## PETIKAN TEKS
---+---

Cakrawala Sultra™| Pemimpin Harus Tegas Tanpa Harus Kasar
Seorang pemimpin harus tegas tanpa harus kasar. Ungkapan Ketua Umum Partai Gerindra Prabowo Subianto tersebut menjadi sinyal figur calon Gubernur DKI Jakarta tahun 2017. Warga Jakarta mendambakan sosok gubernur pekerja yang mengetahui persoalan yang membelit kota megapolitan ini, berani bertindak tegas tanpa harus kasar. Dia pun harus berani mengambil risiko, melayani dan mennaggapi. Jangan bossy, hanya menunggu laporan, dan enggan berdialog dengan warganya. Warga Jakarta jangan terlena pencitraan melalui pidato dan janji. Pun, karena di ibukota ini banyak orang pintar, sosok gubernur jangan hanya berteori. Warga Jakarta tak membutuhkan wacana!
Menuju pelaksanaan pemilihan gubernur tahun 2017, warga Jakarta mulai memperdebatkan sosok pemimpin Jakarta. Sejumlah kelompok masyarakat memunculkan figur versinya seraya menjajakan sosok bakal calon (balon) gubernur. Suasana menjadi ramai karena gubernur petahana tak jarang bersilat lidah dengan beberapa balon gubernur. Warga di akar rumput pun tak mau diam. Mereka membanding-bandingkan gubernur petahana dengan para balon gubernur. Luar biasa, karena akar rumput makin merasakan urgensi kepemimpinan publik. Semoga suasana demikian menumbuhkan kedewasaan masyarakat melakoni prinsip-prinsip demokrasi.

---+---

## MATERI YANG DIBERIKAN
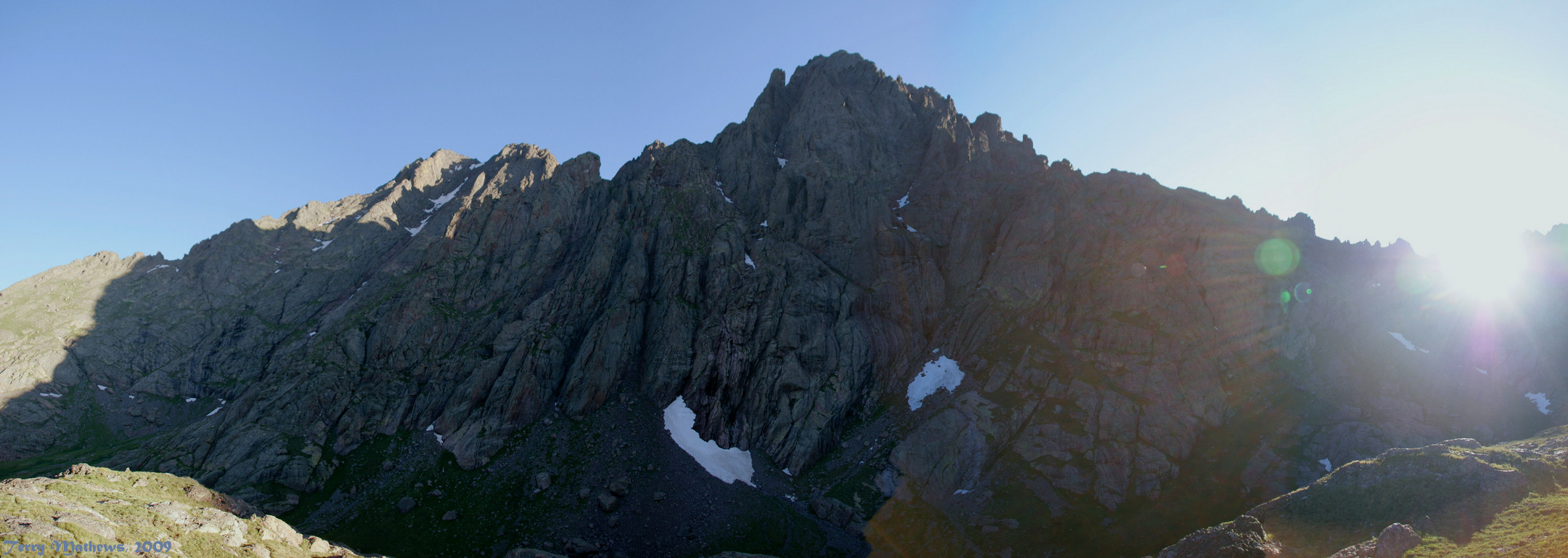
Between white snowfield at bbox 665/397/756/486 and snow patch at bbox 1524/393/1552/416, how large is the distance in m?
92.6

---+---

## KETENTUAN TUGAS
1) Salin kata demi kata bagian petikan teks tentang calon gubernur Jakarta di antara "Menuju pelaksanaan pemilihan" dan "melakoni prinsip-prinsip demokrasi.", termasuk kedua batas itu.
2) Jawab pertanyaan berikut berdasarkan petikan teks tentang calon gubernur Jakarta.
(a) Siapa yang mengungkapkan bahwa seorang pemimpin harus tegas tanpa harus kasar?
(b) Pemilihan gubernur tahun berapa yang sedang dituju?
(c) Warga di akar rumput membanding-bandingkan gubernur petahana dengan siapa?

## JAWABAN TUGAS
1)
Menuju pelaksanaan pemilihan gubernur tahun 2017, warga Jakarta mulai memperdebatkan sosok pemimpin Jakarta. Sejumlah kelompok masyarakat memunculkan figur versinya seraya menjajakan sosok bakal calon (balon) gubernur. Suasana menjadi ramai karena gubernur petahana tak jarang bersilat lidah dengan beberapa balon gubernur. Warga di akar rumput pun tak mau diam. Mereka membanding-bandingkan gubernur petahana dengan para balon gubernur. Luar biasa, karena akar rumput makin merasakan urgensi kepemimpinan publik. Semoga suasana demikian menumbuhkan kedewasaan masyarakat melakoni prinsip-prinsip demokrasi.

2)
(a) Ketua Umum Partai Gerindra, Prabowo Subianto.
(b) Tahun 2017.
(c) Dengan para bakal calon (balon) gubernur.